We noted that "Anthony did present evidence upon which a jury could find that Baker’s participation in ... the Grand Jury proceedings so tainted the proceedings as to constitute 'egregious conduct’ and deny him his due process rights to a probable cause determination.” Id. at 663. Read in this context, I believe we clearly held that Baker lacked immunity for his grand jury testimony because Briscoe had yet to be extended beyond the trial context and Baker had not identified a basis for common law immunity which supplied what Briscoe did not. Without such reasoning, any district court error found by this court would not have been worth noting.
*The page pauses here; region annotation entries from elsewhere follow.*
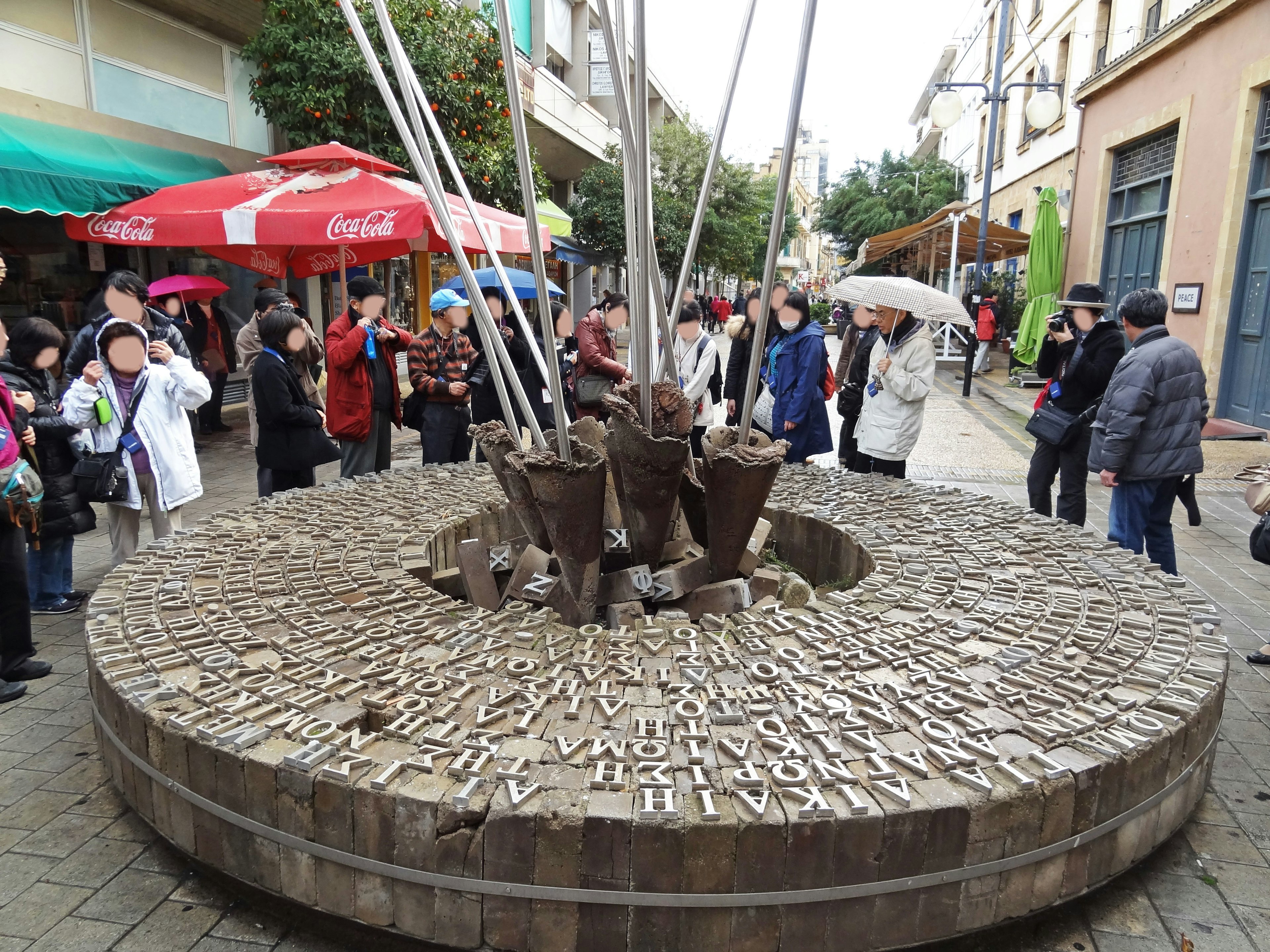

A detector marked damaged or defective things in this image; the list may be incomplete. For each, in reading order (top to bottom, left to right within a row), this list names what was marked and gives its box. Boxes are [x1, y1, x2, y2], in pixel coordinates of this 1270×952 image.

rusted cone [466, 423, 545, 550]
rusted cone [521, 436, 611, 629]
rusted cone [601, 381, 688, 574]
rusted cone [677, 465, 709, 547]
rusted cone [698, 428, 788, 584]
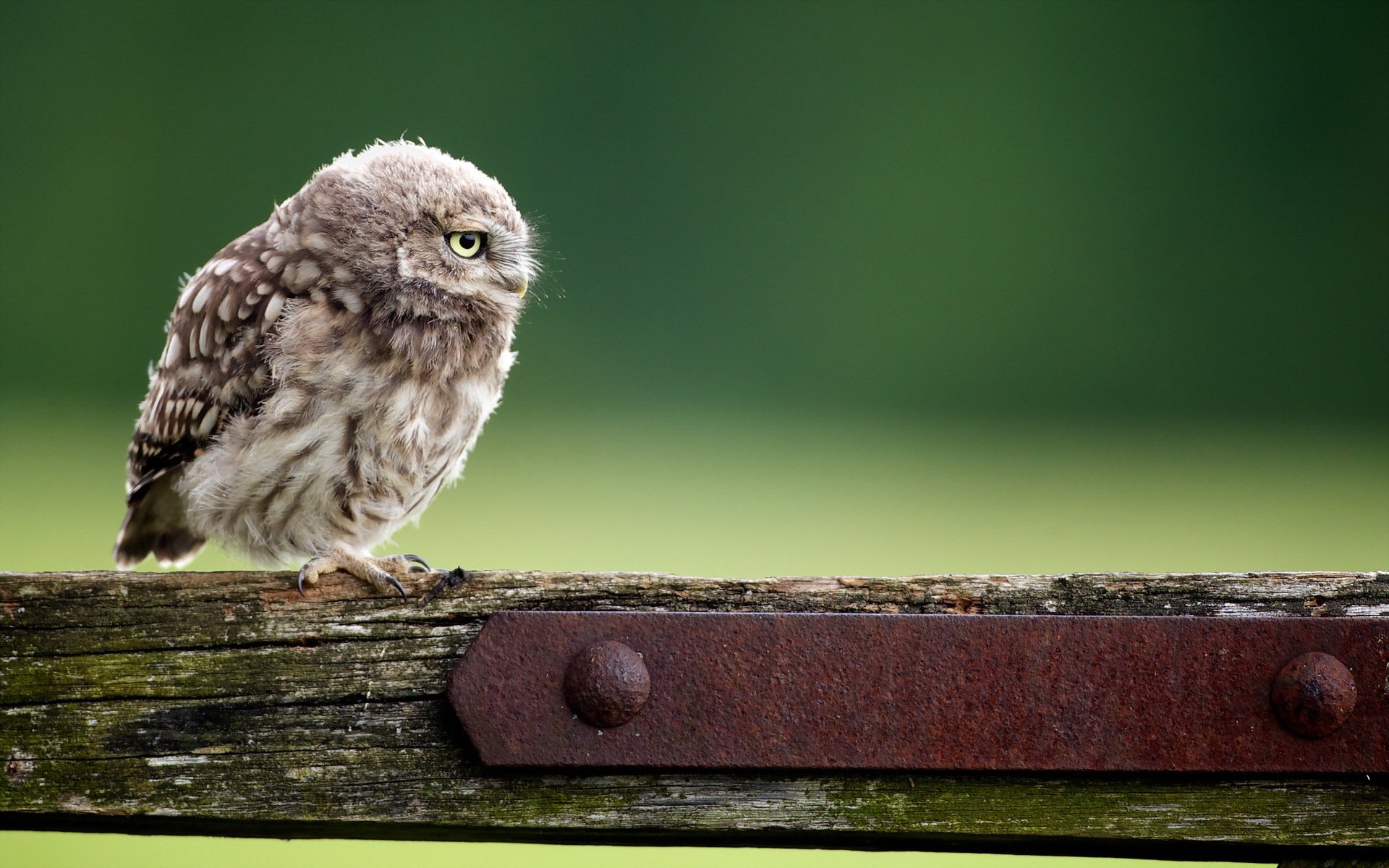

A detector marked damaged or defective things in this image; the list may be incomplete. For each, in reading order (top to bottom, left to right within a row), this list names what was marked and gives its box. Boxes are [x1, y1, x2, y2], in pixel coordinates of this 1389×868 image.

rusted bolt head [564, 639, 650, 728]
rusty metal bracket [450, 608, 1383, 772]
rusted metal strap [450, 608, 1383, 772]
rusted bolt head [1272, 652, 1361, 733]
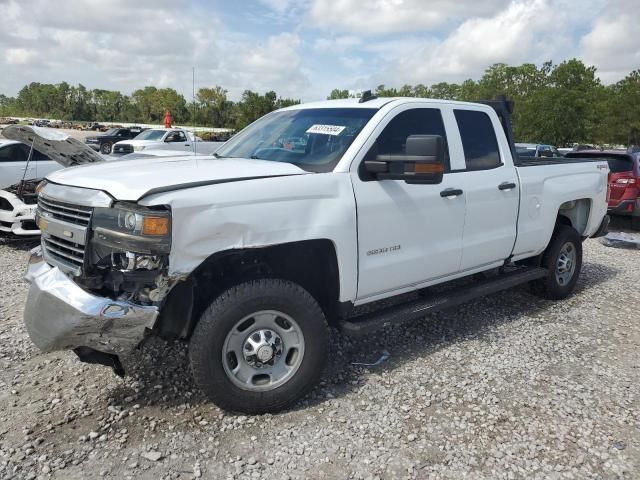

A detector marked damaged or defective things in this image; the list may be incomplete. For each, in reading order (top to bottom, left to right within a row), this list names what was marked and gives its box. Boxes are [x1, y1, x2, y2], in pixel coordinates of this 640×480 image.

damaged car in background [0, 125, 104, 234]
dented hood [2, 125, 105, 167]
dented hood [46, 156, 308, 201]
crumpled front bumper [23, 248, 159, 356]
exposed wheel well [156, 239, 342, 338]
damaged car in background [21, 95, 608, 414]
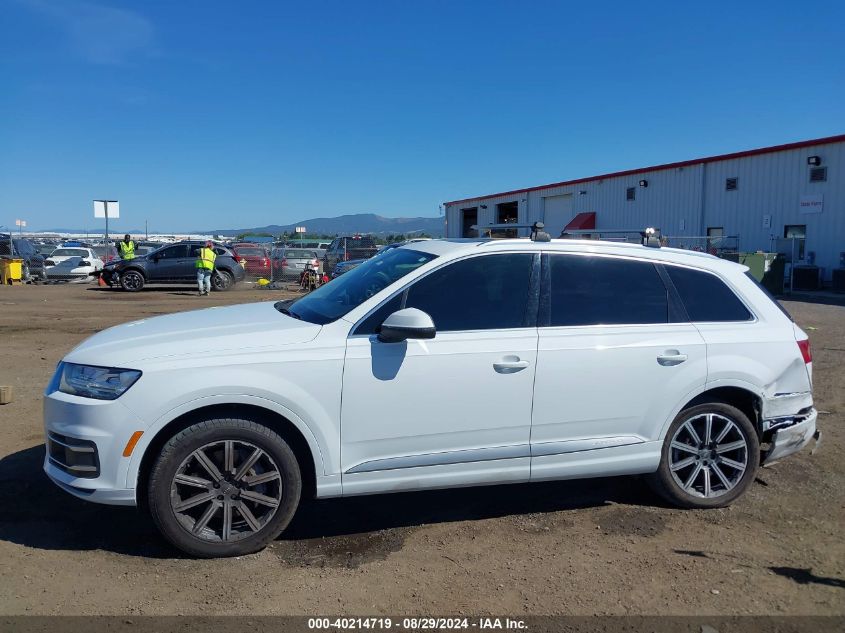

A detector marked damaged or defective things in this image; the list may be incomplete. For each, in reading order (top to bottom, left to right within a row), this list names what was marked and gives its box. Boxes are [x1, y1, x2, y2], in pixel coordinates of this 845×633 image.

rear bumper damage [760, 404, 816, 464]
. Of course, implicit in the "new evidence” exception is a bar against the use of a remand to generate evidence intended to undermine the earlier appellate holding. See, e.g., Monsisvais, 946 F.2d at 118 (government not permitted "to make its case again” after earlier failure to justify warrantless search); Fox v. Mazda Corp. of America, 868 F.2d 1190, 1194-95 (10th Cir. 1989) (new evidence on damages may not go beyond "bounds of our remand”).
. The majority opinion remands to permit the defendant Baker to attempt to demonstrate he was not a complaining witness, but merely a lay witness, and therefore absolutely immune for his pretrial and grand jury testimony. However, in his brief to us he criticized White v. Frank for its effort to differentiate instances in which a government official was simply a witness, a complaining witness, or an initiator of criminal proceedings, concluding that "such distinctions are unworkable as a means of applying the Briscoe ‘functional category' analysis.” Appellant’s Brief at 6.